### GIVEN INSTRUCTION
Return all of the records below word for word, without changing anything.

### Dataset items
○ ○ ○

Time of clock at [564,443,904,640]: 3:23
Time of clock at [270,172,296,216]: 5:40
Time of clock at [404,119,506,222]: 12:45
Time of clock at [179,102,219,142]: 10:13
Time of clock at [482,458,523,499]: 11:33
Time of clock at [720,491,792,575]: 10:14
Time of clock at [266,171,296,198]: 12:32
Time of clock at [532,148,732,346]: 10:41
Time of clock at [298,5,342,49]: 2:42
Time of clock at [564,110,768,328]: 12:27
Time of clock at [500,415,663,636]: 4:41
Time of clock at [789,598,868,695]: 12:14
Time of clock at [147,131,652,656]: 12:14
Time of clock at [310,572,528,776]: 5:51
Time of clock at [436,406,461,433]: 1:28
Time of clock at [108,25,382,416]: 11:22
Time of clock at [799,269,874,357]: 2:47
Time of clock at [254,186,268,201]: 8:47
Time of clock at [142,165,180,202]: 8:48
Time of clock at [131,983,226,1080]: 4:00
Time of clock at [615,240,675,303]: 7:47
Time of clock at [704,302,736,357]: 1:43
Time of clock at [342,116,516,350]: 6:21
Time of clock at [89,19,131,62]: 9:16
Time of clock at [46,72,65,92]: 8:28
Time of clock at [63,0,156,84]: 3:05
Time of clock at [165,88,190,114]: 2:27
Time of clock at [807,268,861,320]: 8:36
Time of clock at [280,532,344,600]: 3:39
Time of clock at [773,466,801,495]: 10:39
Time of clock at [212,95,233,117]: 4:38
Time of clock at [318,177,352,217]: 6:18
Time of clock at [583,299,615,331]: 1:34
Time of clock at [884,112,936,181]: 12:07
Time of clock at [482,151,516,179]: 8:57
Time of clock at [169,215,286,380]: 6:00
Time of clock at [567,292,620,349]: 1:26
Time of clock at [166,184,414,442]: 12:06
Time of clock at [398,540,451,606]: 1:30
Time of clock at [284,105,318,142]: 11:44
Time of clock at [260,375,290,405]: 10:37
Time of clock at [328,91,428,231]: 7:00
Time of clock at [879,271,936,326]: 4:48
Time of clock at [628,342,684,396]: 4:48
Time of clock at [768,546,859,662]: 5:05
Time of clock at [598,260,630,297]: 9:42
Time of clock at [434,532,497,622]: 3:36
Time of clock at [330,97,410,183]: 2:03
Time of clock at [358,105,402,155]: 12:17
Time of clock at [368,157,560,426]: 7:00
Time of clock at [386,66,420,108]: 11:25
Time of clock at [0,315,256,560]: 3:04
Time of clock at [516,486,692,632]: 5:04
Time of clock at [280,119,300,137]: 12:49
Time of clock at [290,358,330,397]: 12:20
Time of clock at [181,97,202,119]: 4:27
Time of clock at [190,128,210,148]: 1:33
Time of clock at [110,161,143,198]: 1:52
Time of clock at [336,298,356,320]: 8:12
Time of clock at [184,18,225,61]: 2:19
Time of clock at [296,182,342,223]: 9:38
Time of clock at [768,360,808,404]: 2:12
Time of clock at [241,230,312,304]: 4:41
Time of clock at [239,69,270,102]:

○ ○ ○

### EXERCISE OUTPUT
Time of clock at [564,443,904,640]: 3:23
Time of clock at [270,172,296,216]: 5:40
Time of clock at [404,119,506,222]: 12:45
Time of clock at [179,102,219,142]: 10:13
Time of clock at [482,458,523,499]: 11:33
Time of clock at [720,491,792,575]: 10:14
Time of clock at [266,171,296,198]: 12:32
Time of clock at [532,148,732,346]: 10:41
Time of clock at [298,5,342,49]: 2:42
Time of clock at [564,110,768,328]: 12:27
Time of clock at [500,415,663,636]: 4:41
Time of clock at [789,598,868,695]: 12:14
Time of clock at [147,131,652,656]: 12:14
Time of clock at [310,572,528,776]: 5:51
Time of clock at [436,406,461,433]: 1:28
Time of clock at [108,25,382,416]: 11:22
Time of clock at [799,269,874,357]: 2:47
Time of clock at [254,186,268,201]: 8:47
Time of clock at [142,165,180,202]: 8:48
Time of clock at [131,983,226,1080]: 4:00
Time of clock at [615,240,675,303]: 7:47
Time of clock at [704,302,736,357]: 1:43
Time of clock at [342,116,516,350]: 6:21
Time of clock at [89,19,131,62]: 9:16
Time of clock at [46,72,65,92]: 8:28
Time of clock at [63,0,156,84]: 3:05
Time of clock at [165,88,190,114]: 2:27
Time of clock at [807,268,861,320]: 8:36
Time of clock at [280,532,344,600]: 3:39
Time of clock at [773,466,801,495]: 10:39
Time of clock at [212,95,233,117]: 4:38
Time of clock at [318,177,352,217]: 6:18
Time of clock at [583,299,615,331]: 1:34
Time of clock at [884,112,936,181]: 12:07
Time of clock at [482,151,516,179]: 8:57
Time of clock at [169,215,286,380]: 6:00
Time of clock at [567,292,620,349]: 1:26
Time of clock at [166,184,414,442]: 12:06
Time of clock at [398,540,451,606]: 1:30
Time of clock at [284,105,318,142]: 11:44
Time of clock at [260,375,290,405]: 10:37
Time of clock at [328,91,428,231]: 7:00
Time of clock at [879,271,936,326]: 4:48
Time of clock at [628,342,684,396]: 4:48
Time of clock at [768,546,859,662]: 5:05
Time of clock at [598,260,630,297]: 9:42
Time of clock at [434,532,497,622]: 3:36
Time of clock at [330,97,410,183]: 2:03
Time of clock at [358,105,402,155]: 12:17
Time of clock at [368,157,560,426]: 7:00
Time of clock at [386,66,420,108]: 11:25
Time of clock at [0,315,256,560]: 3:04
Time of clock at [516,486,692,632]: 5:04
Time of clock at [280,119,300,137]: 12:49
Time of clock at [290,358,330,397]: 12:20
Time of clock at [181,97,202,119]: 4:27
Time of clock at [190,128,210,148]: 1:33
Time of clock at [110,161,143,198]: 1:52
Time of clock at [336,298,356,320]: 8:12
Time of clock at [184,18,225,61]: 2:19
Time of clock at [296,182,342,223]: 9:38
Time of clock at [768,360,808,404]: 2:12
Time of clock at [241,230,312,304]: 4:41
Time of clock at [239,69,270,102]:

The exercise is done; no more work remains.